Zynq is deeply annoying to work with, though. Unfortunately the hard ARM core bootloads the FPGA fabric, rather than the other way around (or having the option to initialize both separately). This means you have to muck with software on the target to update FPGA bitstreams.

mattalex 2 years ago | |

Not in the grand scheme of things: you can get fpga dev boards for $50 that are already useable for this type of thing (you can go even lower, but those aren't really useable for "CPU like" operation and are closer to "a whole lot of logic gates in a single chip"). Of course the "industry grade" solutions pack significantly more of a punch, but they can also be had for <$500.

PfhorSlayer 2 years ago | |

In general, yes. However, the Kria series are amazingly good deals for what you get - a quite powerful Zynq US+ part and a dev board for like $350.

varispeed 2 years ago | |

Ages ago I bought TinyFPGA, which is like £40 and I was able to synthesize RISC-V cpu on it. It was fun.

allanrbo 2 years ago |

What an inspiring passion project!
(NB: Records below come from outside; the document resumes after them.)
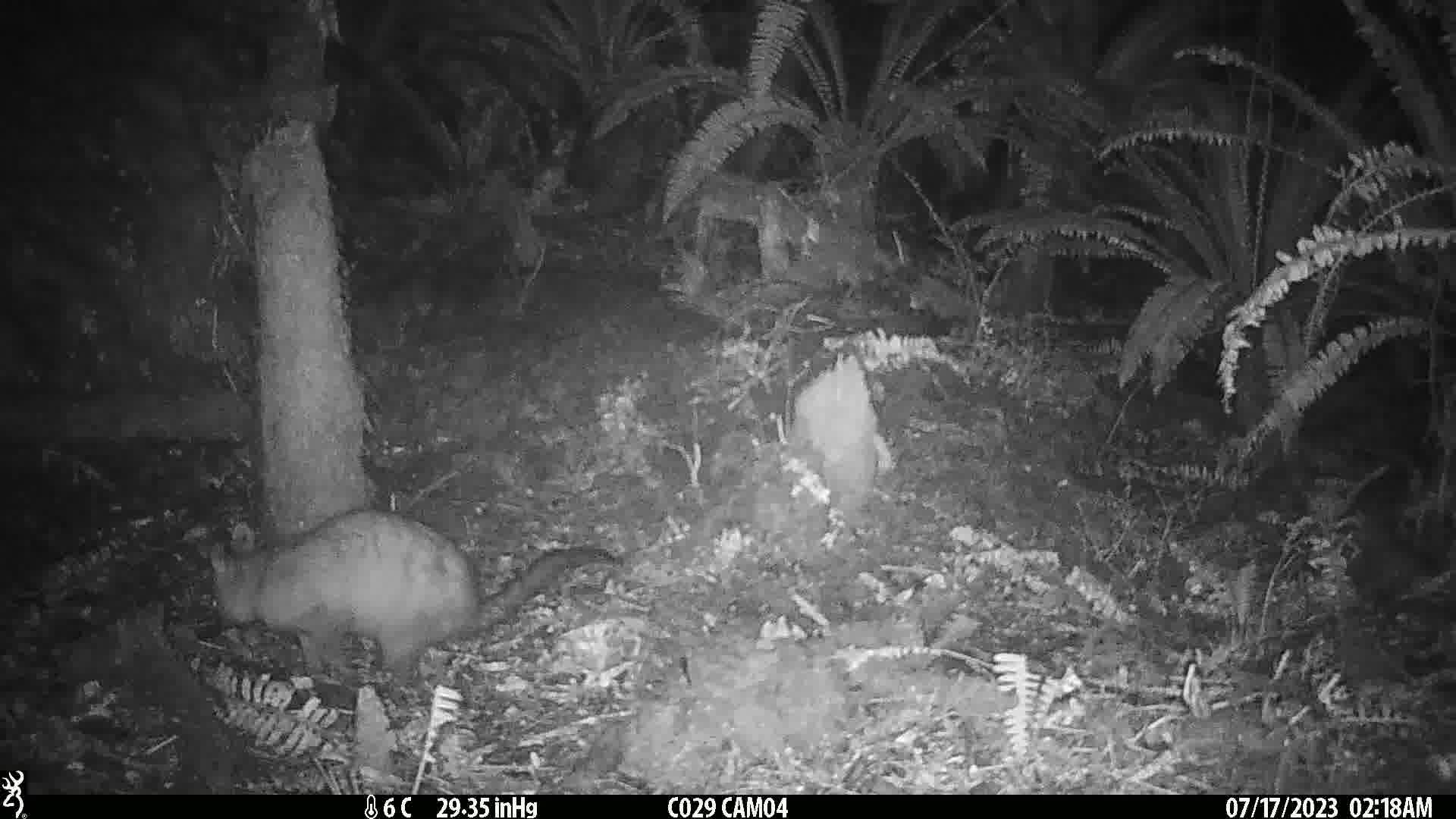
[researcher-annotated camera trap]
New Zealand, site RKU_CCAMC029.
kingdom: Animalia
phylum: Chordata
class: Mammalia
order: Diprotodontia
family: Phalangeridae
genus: Trichosurus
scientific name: Trichosurus vulpecula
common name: common brushtail possum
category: possum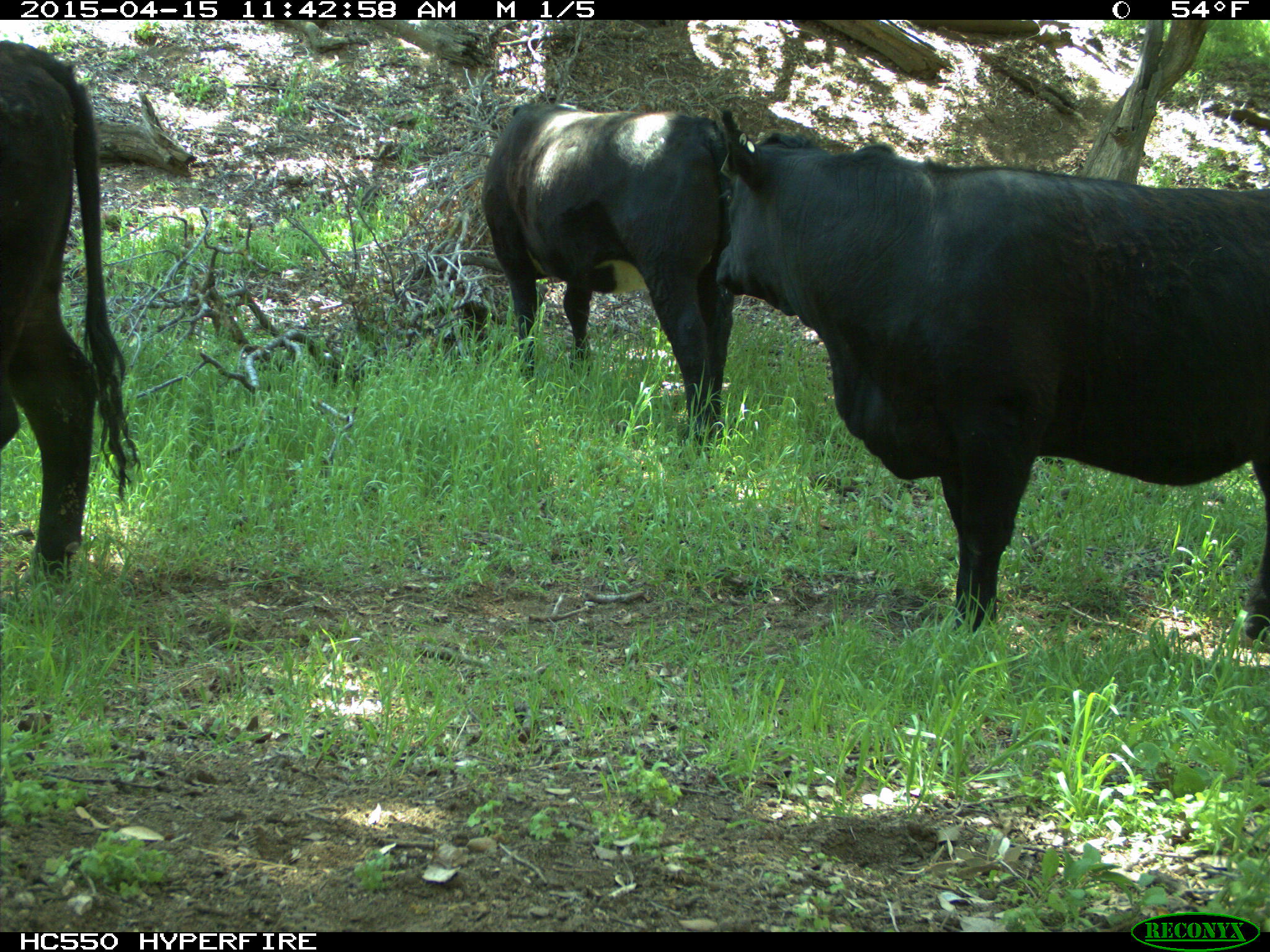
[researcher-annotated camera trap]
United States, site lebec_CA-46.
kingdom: Animalia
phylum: Chordata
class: Mammalia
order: Artiodactyla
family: Bovidae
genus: Bos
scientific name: Bos taurus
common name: domestic cow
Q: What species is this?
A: Bos taurus (domestic cow).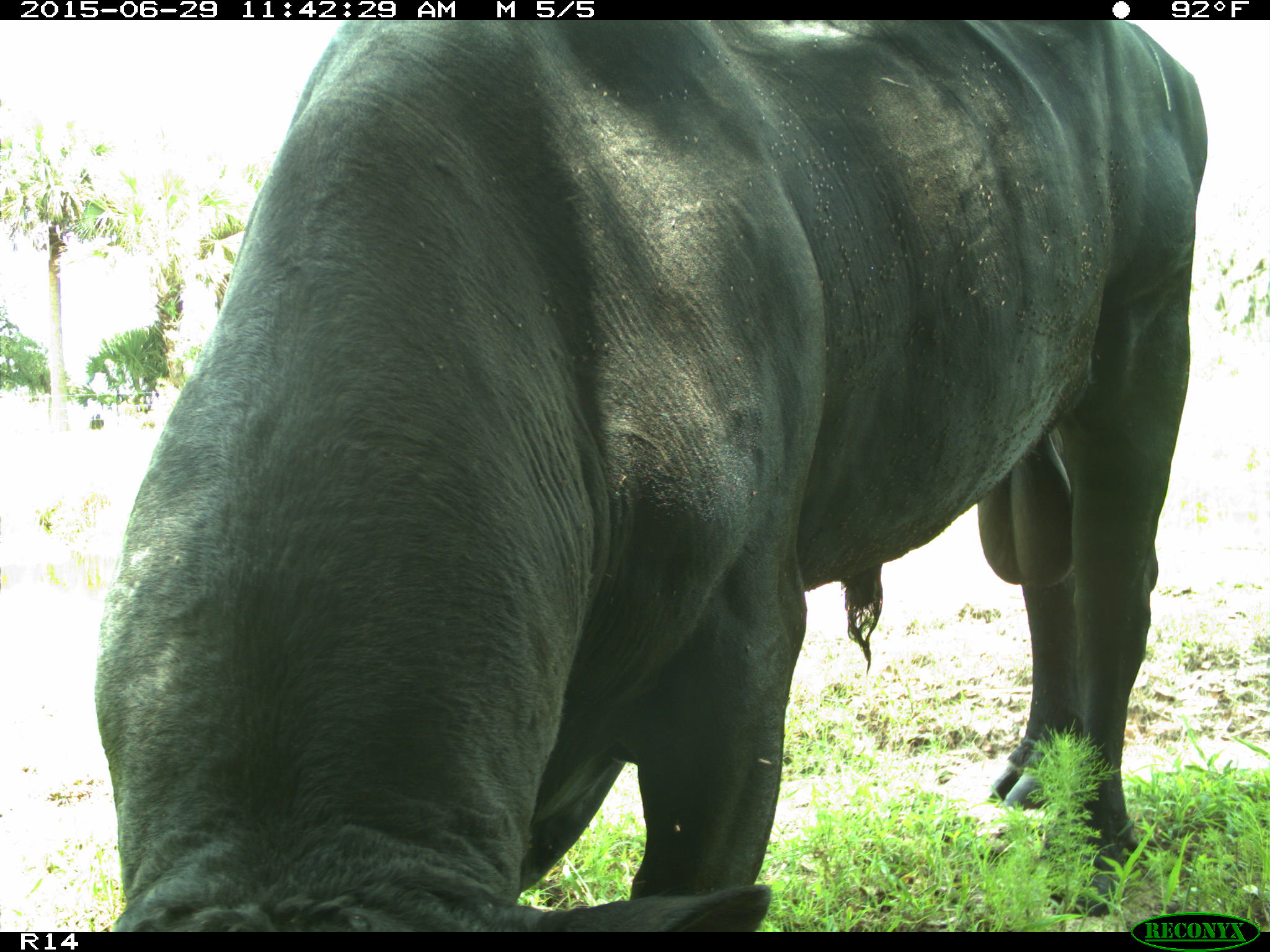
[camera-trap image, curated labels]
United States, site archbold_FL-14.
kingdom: Animalia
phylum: Chordata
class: Mammalia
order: Artiodactyla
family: Bovidae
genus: Bos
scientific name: Bos taurus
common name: domestic cow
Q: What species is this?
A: Bos taurus (domestic cow).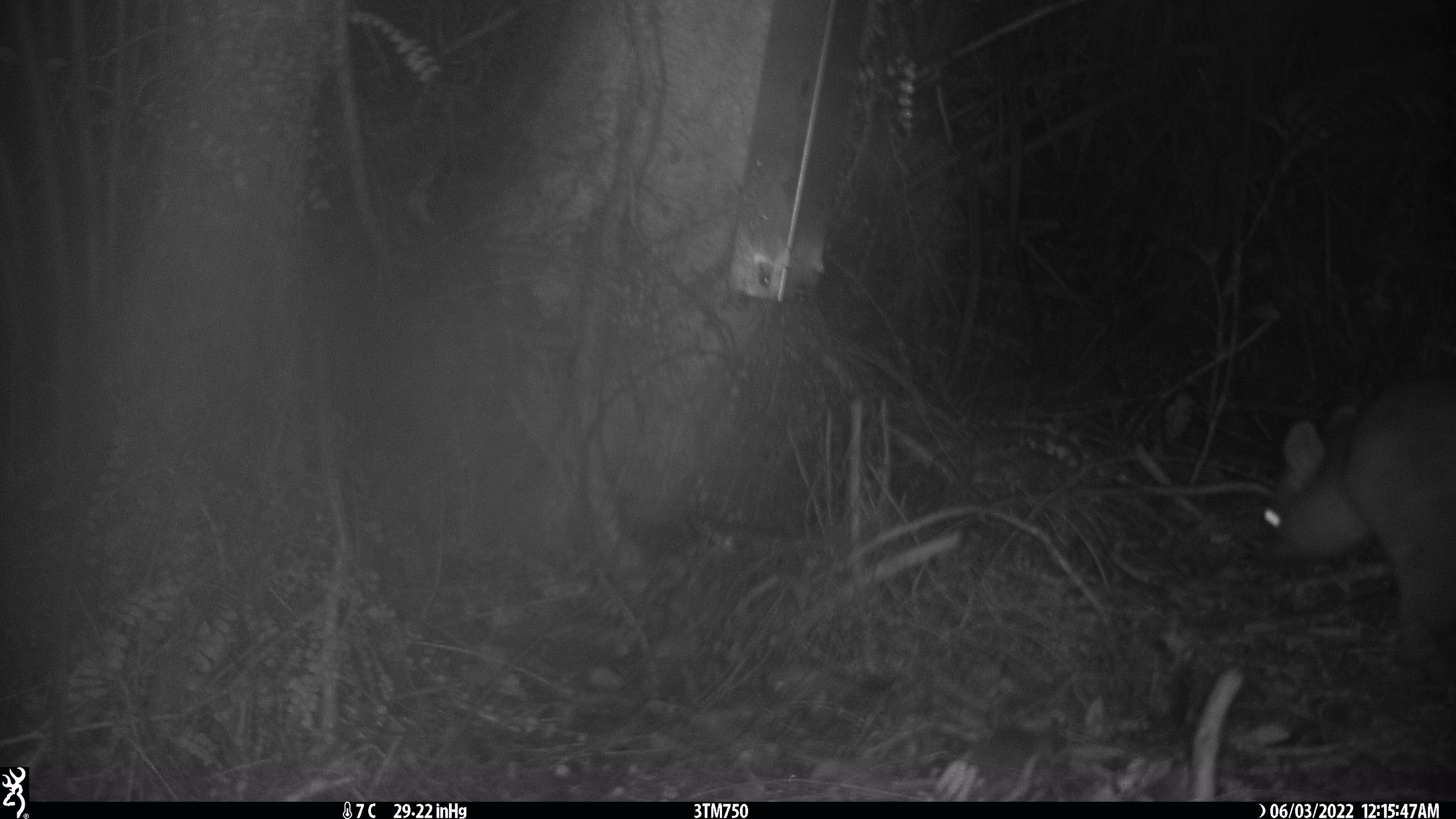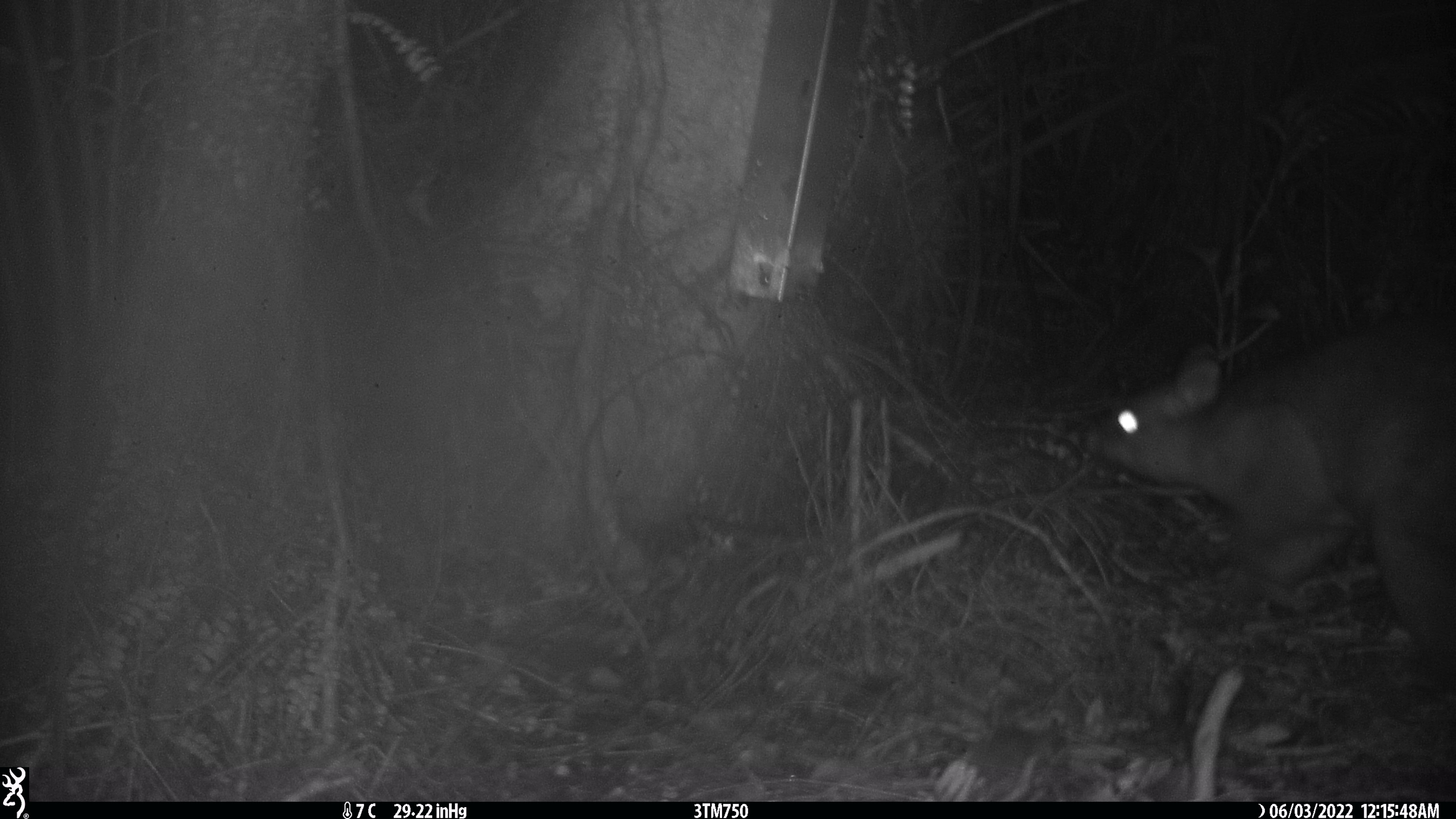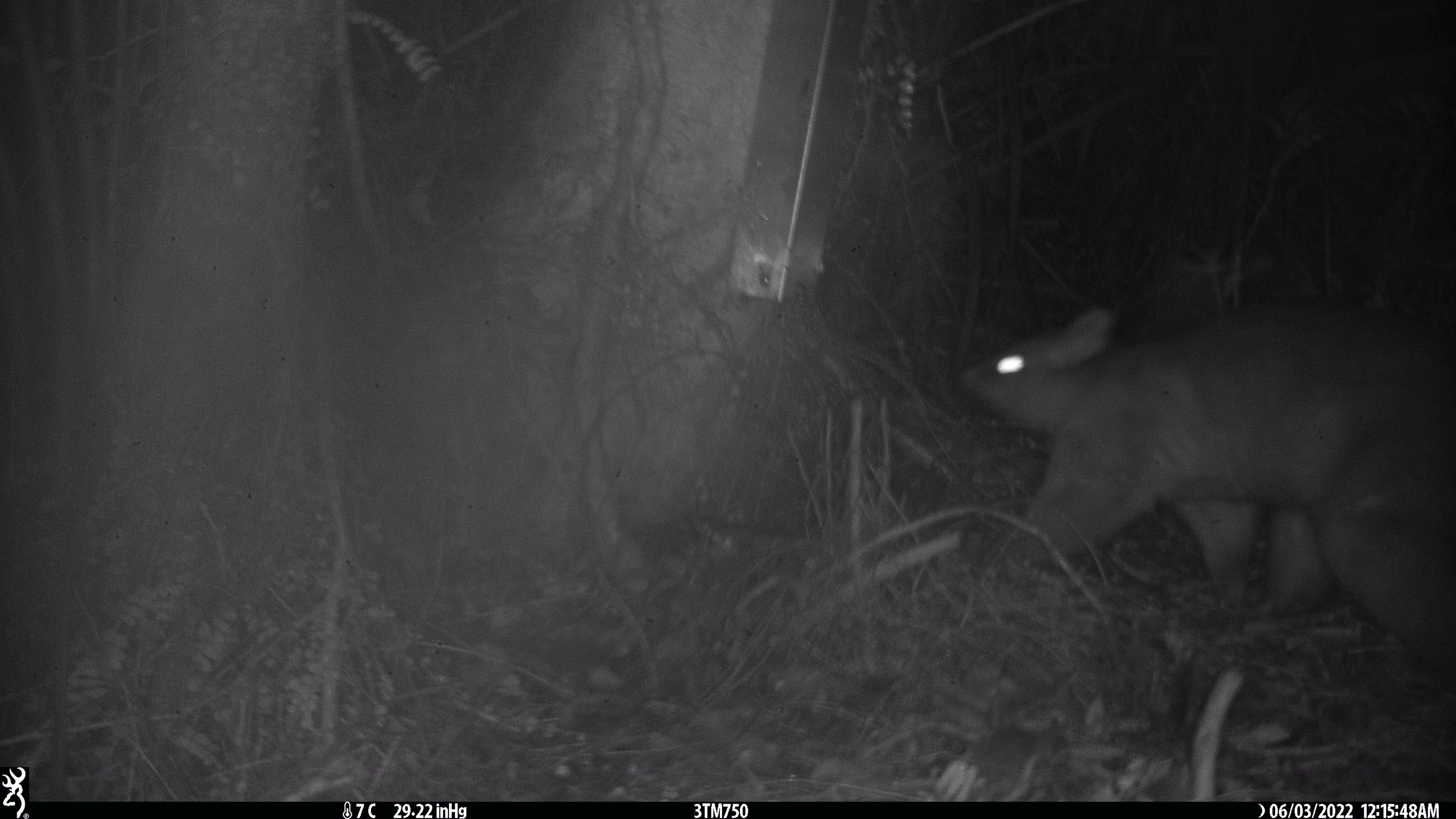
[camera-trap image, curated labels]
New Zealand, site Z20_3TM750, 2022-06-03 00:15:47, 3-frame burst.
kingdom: Animalia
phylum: Chordata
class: Mammalia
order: Diprotodontia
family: Phalangeridae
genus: Trichosurus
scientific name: Trichosurus vulpecula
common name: common brushtail possum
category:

Very ambitious first Verilog project.

iAkashPaul 2 years ago |

FPGAs for native FP4 will change the entire landscape

blacklion 2 years ago | |

Entire landscape of open graphic chips?

Not every GPU should be used to train or infer so-called AI.

Please, stop, we need some hardware to put images on the screens.

Y_Y 2 years ago | |

Four-bit floats are not as useful as Nvidia would have you believe. Like structured sparsity it's mainly a trick to make newer-gen cards look faster in the absence of an improvement in the underlying tech. If you're using it for NN inference you have to carefully tune the weights to get good accuracy and it offers nothing over fixed-point.

imtringued 2 years ago | | |

The actual problem is that nobody uses these low precision floats for training their models. When you do quantization you are merely compressing the weights to minimize memory usage and to use memory bandwidth more efficiently. You still have to run the model at the original precision for the calculations so nobody gives a damn about the low precision floats for now.

jsheard 2 years ago | |

Very briefly, until someone makes an ASIC that does the same thing and FPGAs are relegated to niche use-cases once again.

FPGAs only make long-term sense in applications that are so low-volume that it's not worth spinning an ASIC for them.

iAkashPaul 2 years ago | | |

Absolutely

imtringued 2 years ago | |

How? NPUs are going to be included in every PC in 2025. The only differentiators will be how much SRAM and memory bandwidth you have or whether you use processing in memory or not. AMD is already shipping APUs with 16 TOPS or 4 TFLOPS (bfloat16) and that is more than enough for inference considering the limited memory bandwidth. Strix Halo will have around 12 TFLOPS (bfloat16) and four memory channels.

llama.cpp already supports 4 bit quantization. They unpack the quantization back to bfloat16 at runtime for better accuracy. The best use case for an FPGA I have seen so far was to pair it with SK Hynix's AI GDDR and even that could be replaced by an even cheaper inference chip specializing in multi board communication and as many memory channels as possible.

luma 2 years ago | |

How so?

anon115 2 years ago |

can you run valorant on it?

notorandit 2 years ago |

It needs to be very fancy to write text in light gray on white.

I am not sure your product will be a success.

I am sure you web design skills need a good overhaul.

nicolas_17 2 years ago | |

It's not a "product" that will be "sold" or has intention of being "successful" in a commercial sense.